M.Sc Thesis

M.Sc StudentDubin Uri
SubjectThe Cross-Entropy Method for Combinatorial Optimization with
DepartmentDepartment of Electrical and Computers Engineering
Supervisor PROF. Moshe Israeli (Deceased)


The goal of this work is to study the application of the Cross-Entropy (CE) algorithm to problems in combinatorial optimization. This relatively new algorithm has been successfully   applied to the Maximum Cut, the Traveling Salesperson, the Shortest Path problems, to Network flows, Graph Coloring and other types of hard optimization problems.

The CE method is based on an adaptive generic randomized algorithm. It employs an auxiliary random mechanism (a distribution function) equipped with a set of parameters, which transforms the deterministic problem into a stochastic one. The CE algorithm is   a multiple iteration procedure, where each iteration involves two phases:

·         Generation of random solutions using a parametric auxiliary distribution followed by a calculation of the associated objective function.

·         Updating the parameter vector, on the basis of the best scoring solutions generated in the first phase

It has been found, that the parameters of the algorithm converge to a small subset, which correspond to the best possible solutions of the given problem.  The work consists of two major parts.

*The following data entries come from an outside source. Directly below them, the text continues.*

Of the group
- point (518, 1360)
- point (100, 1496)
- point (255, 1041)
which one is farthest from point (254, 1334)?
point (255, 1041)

In the first part the question of convergence of the CE procedure is explored. Using tools from Information and Learning theories we try to understand the observed behavior of the algorithm. This leads to various modifications of the basic Cross-Entropy procedure.

The second part is more experimental. New applications of the CE for real-life problems are described. They include Markovian decision models, image matching, segmentation, clustering and different games. The generality and simplicity of the CE procedure allows an easy adaptation of the algorithm to a wide range of combinatorial problems. It may be considered as an alternative algorithm to many standard and
non-standard techniques for hard optimization problems.